* **Task statement**
Rewrite the rows below, replacing every "white wall" with "painted wall" and keeping everything else the same. Omit the pictures from your output.

* **Record extracts**
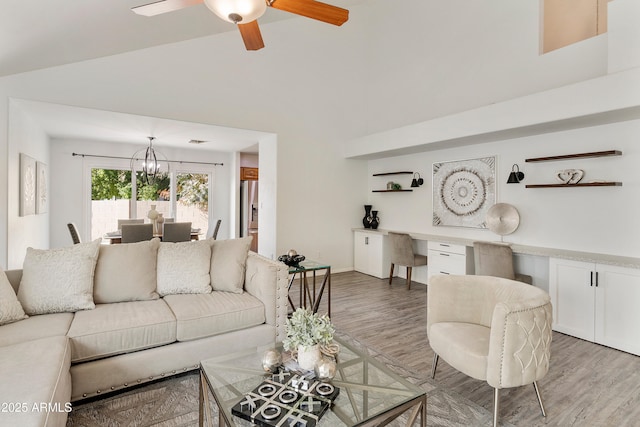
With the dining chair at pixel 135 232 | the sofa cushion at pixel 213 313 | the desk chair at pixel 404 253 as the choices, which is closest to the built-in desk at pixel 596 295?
the desk chair at pixel 404 253

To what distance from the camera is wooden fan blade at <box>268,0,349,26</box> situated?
2.08m

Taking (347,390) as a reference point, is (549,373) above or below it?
below

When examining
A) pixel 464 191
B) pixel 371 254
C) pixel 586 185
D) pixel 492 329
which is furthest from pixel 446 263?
pixel 492 329

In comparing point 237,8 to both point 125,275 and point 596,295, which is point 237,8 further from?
point 596,295

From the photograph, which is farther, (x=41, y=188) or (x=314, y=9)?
(x=41, y=188)

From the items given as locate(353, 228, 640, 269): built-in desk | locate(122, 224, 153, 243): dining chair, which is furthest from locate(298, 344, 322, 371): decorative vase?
locate(122, 224, 153, 243): dining chair

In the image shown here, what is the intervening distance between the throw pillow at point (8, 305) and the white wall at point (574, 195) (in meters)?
4.84

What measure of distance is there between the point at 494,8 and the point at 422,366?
14.7ft

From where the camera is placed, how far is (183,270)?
2760mm

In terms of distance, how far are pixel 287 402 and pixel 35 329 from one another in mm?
1742

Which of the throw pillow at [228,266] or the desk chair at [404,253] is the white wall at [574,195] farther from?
the throw pillow at [228,266]

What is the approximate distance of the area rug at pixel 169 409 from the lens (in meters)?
1.91

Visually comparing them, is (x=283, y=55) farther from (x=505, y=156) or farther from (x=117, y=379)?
(x=117, y=379)

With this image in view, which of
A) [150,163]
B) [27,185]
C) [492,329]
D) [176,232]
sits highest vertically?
[150,163]
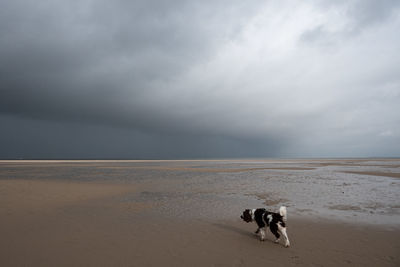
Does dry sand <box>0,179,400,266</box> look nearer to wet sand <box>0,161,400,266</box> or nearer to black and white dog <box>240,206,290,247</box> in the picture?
wet sand <box>0,161,400,266</box>

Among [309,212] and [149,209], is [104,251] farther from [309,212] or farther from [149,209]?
[309,212]

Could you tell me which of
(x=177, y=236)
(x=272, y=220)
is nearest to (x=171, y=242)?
(x=177, y=236)

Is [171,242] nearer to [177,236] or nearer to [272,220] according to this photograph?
[177,236]

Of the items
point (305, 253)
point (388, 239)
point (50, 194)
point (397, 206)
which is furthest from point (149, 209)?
point (397, 206)

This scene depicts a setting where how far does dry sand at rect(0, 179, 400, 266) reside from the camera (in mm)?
5980

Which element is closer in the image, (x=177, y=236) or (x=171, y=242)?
(x=171, y=242)

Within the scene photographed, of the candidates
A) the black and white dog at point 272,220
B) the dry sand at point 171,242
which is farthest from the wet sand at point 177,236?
the black and white dog at point 272,220

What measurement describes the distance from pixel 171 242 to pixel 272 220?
3468 mm

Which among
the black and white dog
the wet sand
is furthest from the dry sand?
the black and white dog

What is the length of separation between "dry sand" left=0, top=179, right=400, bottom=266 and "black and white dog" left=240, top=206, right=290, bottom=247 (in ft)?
1.17

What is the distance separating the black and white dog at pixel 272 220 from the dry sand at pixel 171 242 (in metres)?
0.36

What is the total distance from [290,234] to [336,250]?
1.66 meters

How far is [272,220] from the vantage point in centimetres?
717

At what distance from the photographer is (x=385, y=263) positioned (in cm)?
586
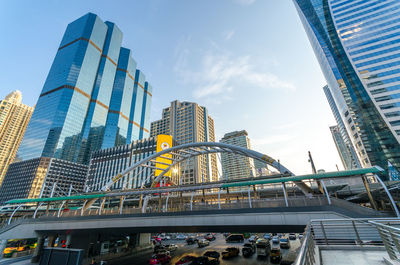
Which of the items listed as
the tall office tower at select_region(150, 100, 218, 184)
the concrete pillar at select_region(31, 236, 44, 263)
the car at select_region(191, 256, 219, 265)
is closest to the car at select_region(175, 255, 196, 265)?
the car at select_region(191, 256, 219, 265)

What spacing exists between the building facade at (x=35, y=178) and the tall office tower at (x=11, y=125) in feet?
189

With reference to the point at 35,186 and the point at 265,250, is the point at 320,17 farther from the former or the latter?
the point at 35,186

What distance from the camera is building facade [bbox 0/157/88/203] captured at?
358 ft

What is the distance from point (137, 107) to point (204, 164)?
111999mm

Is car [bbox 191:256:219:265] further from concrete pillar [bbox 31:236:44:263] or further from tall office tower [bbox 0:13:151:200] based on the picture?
tall office tower [bbox 0:13:151:200]

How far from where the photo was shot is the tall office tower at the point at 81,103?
4806 inches

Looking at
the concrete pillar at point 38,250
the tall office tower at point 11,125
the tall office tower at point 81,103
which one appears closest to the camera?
the concrete pillar at point 38,250

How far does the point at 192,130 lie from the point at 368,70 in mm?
101288

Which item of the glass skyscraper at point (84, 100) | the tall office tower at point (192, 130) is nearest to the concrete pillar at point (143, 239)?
the tall office tower at point (192, 130)

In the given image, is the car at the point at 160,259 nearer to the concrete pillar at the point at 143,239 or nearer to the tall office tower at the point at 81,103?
the concrete pillar at the point at 143,239

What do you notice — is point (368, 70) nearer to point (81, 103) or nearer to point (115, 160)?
point (115, 160)

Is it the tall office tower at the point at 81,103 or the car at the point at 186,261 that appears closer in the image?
the car at the point at 186,261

* **Task response**
With the dining chair at pixel 135 232 | the sofa cushion at pixel 213 313 | the desk chair at pixel 404 253 as the choices, which is closest to the built-in desk at pixel 596 295?
the desk chair at pixel 404 253

To what distance from the camera is wooden fan blade at <box>268,0,349,26</box> situated?
2.08m

Taking (347,390) as a reference point, is (549,373) above or below it?
below

When examining
A) pixel 464 191
B) pixel 371 254
C) pixel 586 185
D) pixel 492 329
which is furthest from pixel 446 263?
pixel 492 329

In comparing point 237,8 to both point 125,275 and point 596,295, which is point 237,8 further from?
point 596,295

From the photograph, which is farther, (x=41, y=188) or (x=314, y=9)?
(x=41, y=188)

From the items given as locate(353, 228, 640, 269): built-in desk | locate(122, 224, 153, 243): dining chair, which is furthest from locate(298, 344, 322, 371): decorative vase?
locate(122, 224, 153, 243): dining chair

In the image shown here, what is the intervening distance between the throw pillow at point (8, 305) and the painted wall at point (574, 195) (in meters)?
4.84

What measure of distance is there between the point at 494,8 and the point at 422,366?
14.7ft

From where the camera is placed, how far is (183,270)?
2760mm

In terms of distance, how far are pixel 287 402 and pixel 35 329 from one another in mm?
1742

Which of the throw pillow at [228,266] or the desk chair at [404,253] is the painted wall at [574,195] farther from?
the throw pillow at [228,266]

What is the approximate distance of the area rug at pixel 169 409 from the lens (in meters)?
1.91

Visually comparing them, is (x=283, y=55) farther from (x=505, y=156) or farther from (x=117, y=379)?
(x=117, y=379)

With this image in view, which of
A) [150,163]
B) [27,185]
C) [492,329]
D) [176,232]
sits highest vertically?
[150,163]
Does dry sand <box>0,179,400,266</box> look nearer to wet sand <box>0,161,400,266</box> or nearer to black and white dog <box>240,206,290,247</box> in the picture?
wet sand <box>0,161,400,266</box>

Among [309,212] and [149,209], is [104,251] farther from [309,212] or farther from [149,209]?
[309,212]

Could you tell me which of
(x=177, y=236)
(x=272, y=220)
is nearest to (x=171, y=242)?
(x=177, y=236)

Is [171,242] nearer to [177,236] or nearer to [272,220] according to this photograph?
[177,236]

Of the items
point (305, 253)
point (388, 239)
point (50, 194)
point (397, 206)
which is furthest from point (149, 209)?
point (397, 206)

This scene depicts a setting where how far does dry sand at rect(0, 179, 400, 266) reside from the camera (in mm)?
5980

Which element is closer in the image, (x=177, y=236) or (x=171, y=242)?
(x=171, y=242)

Within the scene photographed, of the candidates
A) the black and white dog at point 272,220
B) the dry sand at point 171,242
which is farthest from the wet sand at point 177,236?
the black and white dog at point 272,220

What measurement describes the distance from pixel 171 242 to pixel 272 220?
3468 mm

Which among
the black and white dog
the wet sand
is furthest from the dry sand?
the black and white dog

What is the length of separation between "dry sand" left=0, top=179, right=400, bottom=266 and "black and white dog" left=240, top=206, right=290, bottom=247 (in ft)?
1.17

What is the distance separating the black and white dog at pixel 272 220 from the dry sand at pixel 171 242 (in metres)?
0.36

What is the total distance from [290,234] to [336,250]?
1.66 meters

How far is [272,220] from the vantage point in centimetres?
717

At what distance from the photographer is (x=385, y=263) positioned (in cm)?
586
Which of the items listed as
the tall office tower at select_region(150, 100, 218, 184)
the concrete pillar at select_region(31, 236, 44, 263)
the car at select_region(191, 256, 219, 265)
is closest to the car at select_region(175, 255, 196, 265)?
the car at select_region(191, 256, 219, 265)

What spacing exists between the building facade at (x=35, y=178) and the tall office tower at (x=11, y=125) in feet?
189

With reference to the point at 35,186 and the point at 265,250, is the point at 320,17 farther from the former or the latter?
the point at 35,186

What distance from the camera is building facade [bbox 0/157/88/203] captured at?
358 ft

What is the distance from point (137, 107) to point (204, 164)?
111999mm

Is car [bbox 191:256:219:265] further from concrete pillar [bbox 31:236:44:263] or further from tall office tower [bbox 0:13:151:200] based on the picture?
tall office tower [bbox 0:13:151:200]

How far from where the photo was shot is the tall office tower at the point at 81,103?
4806 inches

Looking at
the concrete pillar at point 38,250
the tall office tower at point 11,125
the tall office tower at point 81,103
which one appears closest to the camera?
the concrete pillar at point 38,250

How far does the point at 192,130 lie from the point at 368,70 in mm?
101288

Which item of the glass skyscraper at point (84, 100) | the tall office tower at point (192, 130) is nearest to the concrete pillar at point (143, 239)?
the tall office tower at point (192, 130)

In the given image, is the car at the point at 160,259 nearer to the concrete pillar at the point at 143,239 or nearer to the tall office tower at the point at 81,103?
the concrete pillar at the point at 143,239

What do you notice — is point (368, 70) nearer to point (81, 103) or nearer to point (115, 160)?
point (115, 160)

Is it the tall office tower at the point at 81,103 or the car at the point at 186,261 that appears closer in the image?
the car at the point at 186,261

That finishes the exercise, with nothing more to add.